Low Dose/Low Dose Rate Radiation-Induced Genomic Instability:
W.F. Morgan (University of Maryland, Baltimore)
Cellular exposure to DNA damaging agents like ionizing radiation can result in mutations, gene amplifications, chromosomal rearrangements, carcinogenesis, and even cell death. The paradigm for understanding how induced damage results in these cellular endpoints dictates that cellular responses to the induced damage, e.g., DNA repair, and cell cycle arrest "fix" the damage and thereby seal the fate of the irradiated cell. This presentation will focus on delayed genetic effects occurring in the progeny of cells after exposure to low dose/ low dose rate ionizing radiation, including delayed chromosomal rearrangements, and recombination events as determined by a plasmid based assay system for homologous recombination.
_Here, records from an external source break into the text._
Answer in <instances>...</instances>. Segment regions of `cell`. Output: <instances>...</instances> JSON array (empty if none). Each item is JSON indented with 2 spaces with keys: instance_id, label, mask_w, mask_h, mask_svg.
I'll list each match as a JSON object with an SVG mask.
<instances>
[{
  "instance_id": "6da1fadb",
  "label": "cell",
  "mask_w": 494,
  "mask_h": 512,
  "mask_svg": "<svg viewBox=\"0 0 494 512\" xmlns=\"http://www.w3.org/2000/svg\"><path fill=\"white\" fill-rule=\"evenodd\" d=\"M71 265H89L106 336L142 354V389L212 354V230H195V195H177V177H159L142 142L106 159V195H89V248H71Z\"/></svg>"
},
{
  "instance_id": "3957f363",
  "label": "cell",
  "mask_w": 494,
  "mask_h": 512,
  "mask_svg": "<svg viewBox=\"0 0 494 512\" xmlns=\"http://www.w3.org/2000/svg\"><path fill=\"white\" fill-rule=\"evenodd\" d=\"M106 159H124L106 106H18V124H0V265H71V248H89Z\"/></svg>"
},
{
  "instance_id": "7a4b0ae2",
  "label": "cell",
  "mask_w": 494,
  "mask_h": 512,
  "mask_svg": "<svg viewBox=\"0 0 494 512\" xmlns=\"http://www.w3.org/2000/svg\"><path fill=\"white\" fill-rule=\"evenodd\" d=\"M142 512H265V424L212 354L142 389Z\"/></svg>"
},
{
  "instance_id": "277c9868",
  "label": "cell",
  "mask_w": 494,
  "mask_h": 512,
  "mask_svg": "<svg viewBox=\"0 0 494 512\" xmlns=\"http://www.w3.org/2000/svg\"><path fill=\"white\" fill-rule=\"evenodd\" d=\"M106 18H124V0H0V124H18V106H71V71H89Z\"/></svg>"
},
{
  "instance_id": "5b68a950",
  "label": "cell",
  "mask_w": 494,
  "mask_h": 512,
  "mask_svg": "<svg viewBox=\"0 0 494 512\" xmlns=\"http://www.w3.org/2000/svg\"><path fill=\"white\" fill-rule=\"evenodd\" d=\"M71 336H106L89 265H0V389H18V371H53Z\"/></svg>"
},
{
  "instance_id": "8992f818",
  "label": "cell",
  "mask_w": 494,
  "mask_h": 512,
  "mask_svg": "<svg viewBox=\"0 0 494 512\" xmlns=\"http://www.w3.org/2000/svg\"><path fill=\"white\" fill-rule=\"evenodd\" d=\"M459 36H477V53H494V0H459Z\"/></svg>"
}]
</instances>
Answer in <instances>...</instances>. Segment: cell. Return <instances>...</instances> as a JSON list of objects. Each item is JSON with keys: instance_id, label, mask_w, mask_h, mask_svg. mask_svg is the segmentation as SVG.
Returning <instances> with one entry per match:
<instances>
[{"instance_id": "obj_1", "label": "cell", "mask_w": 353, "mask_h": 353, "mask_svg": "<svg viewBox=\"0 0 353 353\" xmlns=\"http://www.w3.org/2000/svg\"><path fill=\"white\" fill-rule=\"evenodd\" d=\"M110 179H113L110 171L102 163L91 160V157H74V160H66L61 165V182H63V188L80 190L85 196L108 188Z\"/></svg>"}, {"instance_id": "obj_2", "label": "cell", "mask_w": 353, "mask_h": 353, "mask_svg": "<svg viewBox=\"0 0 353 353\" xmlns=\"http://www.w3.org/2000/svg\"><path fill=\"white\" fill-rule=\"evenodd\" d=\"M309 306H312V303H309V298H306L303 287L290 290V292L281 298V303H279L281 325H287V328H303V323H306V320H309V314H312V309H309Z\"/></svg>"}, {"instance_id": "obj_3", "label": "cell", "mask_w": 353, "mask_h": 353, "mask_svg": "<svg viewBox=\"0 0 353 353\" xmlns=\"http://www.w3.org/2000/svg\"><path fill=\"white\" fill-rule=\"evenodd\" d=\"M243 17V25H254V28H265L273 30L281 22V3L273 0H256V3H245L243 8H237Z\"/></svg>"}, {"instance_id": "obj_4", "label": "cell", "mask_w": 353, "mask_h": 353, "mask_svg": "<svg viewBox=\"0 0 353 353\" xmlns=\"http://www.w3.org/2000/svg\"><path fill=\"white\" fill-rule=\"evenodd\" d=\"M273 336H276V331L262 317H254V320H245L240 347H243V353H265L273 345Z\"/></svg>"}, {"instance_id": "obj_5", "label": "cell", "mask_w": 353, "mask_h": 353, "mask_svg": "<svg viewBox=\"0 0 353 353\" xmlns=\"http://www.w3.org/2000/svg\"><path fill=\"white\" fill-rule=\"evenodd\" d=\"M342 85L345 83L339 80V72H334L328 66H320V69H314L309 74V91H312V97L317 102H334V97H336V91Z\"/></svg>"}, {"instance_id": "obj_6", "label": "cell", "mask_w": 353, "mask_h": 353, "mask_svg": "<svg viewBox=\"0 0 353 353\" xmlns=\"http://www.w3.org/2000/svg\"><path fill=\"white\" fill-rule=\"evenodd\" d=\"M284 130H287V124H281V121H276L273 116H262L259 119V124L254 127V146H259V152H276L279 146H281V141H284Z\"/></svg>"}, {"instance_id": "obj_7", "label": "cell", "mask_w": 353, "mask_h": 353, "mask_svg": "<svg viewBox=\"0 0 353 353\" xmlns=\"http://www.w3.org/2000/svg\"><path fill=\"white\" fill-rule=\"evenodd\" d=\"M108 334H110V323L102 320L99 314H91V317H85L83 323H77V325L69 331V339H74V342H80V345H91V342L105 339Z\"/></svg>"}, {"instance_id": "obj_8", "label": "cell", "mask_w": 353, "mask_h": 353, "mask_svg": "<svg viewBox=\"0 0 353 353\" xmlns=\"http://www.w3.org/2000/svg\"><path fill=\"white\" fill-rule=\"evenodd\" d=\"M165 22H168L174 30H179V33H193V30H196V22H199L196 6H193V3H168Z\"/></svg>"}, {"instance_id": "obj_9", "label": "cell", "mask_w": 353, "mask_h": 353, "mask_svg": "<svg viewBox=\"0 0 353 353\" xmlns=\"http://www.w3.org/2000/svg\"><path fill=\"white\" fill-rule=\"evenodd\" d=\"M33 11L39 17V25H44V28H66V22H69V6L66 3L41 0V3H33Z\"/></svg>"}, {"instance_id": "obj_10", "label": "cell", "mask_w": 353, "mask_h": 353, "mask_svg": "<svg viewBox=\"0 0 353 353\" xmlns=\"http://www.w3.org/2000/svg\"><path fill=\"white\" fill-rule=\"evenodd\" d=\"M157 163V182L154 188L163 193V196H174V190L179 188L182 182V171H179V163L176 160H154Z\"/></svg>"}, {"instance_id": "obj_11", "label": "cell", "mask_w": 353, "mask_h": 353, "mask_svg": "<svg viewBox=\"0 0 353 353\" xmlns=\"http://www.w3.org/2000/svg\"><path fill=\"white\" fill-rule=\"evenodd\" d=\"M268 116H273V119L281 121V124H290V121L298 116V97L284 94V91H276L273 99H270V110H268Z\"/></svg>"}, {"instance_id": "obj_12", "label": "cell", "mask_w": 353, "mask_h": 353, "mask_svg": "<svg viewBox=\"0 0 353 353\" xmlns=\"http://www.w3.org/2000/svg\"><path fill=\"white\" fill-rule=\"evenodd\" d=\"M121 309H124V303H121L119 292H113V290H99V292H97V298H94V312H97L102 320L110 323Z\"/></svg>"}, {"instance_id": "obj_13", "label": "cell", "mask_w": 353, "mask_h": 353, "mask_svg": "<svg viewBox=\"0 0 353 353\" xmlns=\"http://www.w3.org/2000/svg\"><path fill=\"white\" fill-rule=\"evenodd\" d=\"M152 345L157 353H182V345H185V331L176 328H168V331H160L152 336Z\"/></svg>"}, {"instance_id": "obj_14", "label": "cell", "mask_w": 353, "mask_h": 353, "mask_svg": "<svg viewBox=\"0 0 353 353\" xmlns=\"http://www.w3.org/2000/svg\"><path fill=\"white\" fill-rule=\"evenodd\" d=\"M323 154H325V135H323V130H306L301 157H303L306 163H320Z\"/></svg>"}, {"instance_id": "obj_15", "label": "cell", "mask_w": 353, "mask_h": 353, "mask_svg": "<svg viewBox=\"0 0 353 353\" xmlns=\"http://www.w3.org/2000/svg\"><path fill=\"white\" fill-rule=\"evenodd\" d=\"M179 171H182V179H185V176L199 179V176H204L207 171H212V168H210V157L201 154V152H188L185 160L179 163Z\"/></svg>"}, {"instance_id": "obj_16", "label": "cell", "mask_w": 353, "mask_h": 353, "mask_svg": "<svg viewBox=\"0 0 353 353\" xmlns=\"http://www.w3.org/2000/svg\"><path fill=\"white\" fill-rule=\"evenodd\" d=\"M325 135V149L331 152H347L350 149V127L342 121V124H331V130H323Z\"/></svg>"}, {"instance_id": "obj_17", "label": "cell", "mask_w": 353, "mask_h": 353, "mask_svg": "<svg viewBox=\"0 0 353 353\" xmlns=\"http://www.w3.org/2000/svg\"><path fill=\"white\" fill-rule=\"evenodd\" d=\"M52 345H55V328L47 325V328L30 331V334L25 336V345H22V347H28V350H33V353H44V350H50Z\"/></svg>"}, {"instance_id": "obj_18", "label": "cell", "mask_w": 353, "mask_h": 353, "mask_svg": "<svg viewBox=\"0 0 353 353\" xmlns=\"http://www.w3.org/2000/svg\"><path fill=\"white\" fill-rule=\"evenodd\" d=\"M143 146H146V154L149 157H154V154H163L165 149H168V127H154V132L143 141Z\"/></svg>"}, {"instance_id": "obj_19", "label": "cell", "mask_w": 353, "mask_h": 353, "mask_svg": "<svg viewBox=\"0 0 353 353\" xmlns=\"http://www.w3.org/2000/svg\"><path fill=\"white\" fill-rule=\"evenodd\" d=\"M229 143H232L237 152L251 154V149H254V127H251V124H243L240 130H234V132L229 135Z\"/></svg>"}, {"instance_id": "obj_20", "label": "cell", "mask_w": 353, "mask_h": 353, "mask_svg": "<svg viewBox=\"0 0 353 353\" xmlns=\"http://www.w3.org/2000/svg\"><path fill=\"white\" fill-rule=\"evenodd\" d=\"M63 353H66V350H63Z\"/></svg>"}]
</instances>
We will present new data on how changes in gene expression as measured by differential display and DNA microarray analysis provides a mechanism by which cells display a memory of irradiation, and introduce candidate genes that may play a role in initiating and perpetuation the unstable phenotype. In addition, we will describe how the cellular micro-environment can perpetuate instability in clonally expanded populations of cells surviving irradiation. These results will be discussed in terms of non-targeted "bystander" like effects where by cells that themselves were not irradiated exhibit many of the same detrimental effects as irradiated cells and what implication these effects may have for radiation therapy. This work was supported by the Biological and Environmental Research Program (BER), U.S. Department of Energy, Grant No. DE-FG02- 01ER63230, and National Institute of Health Awards CA73924 and CA 83872.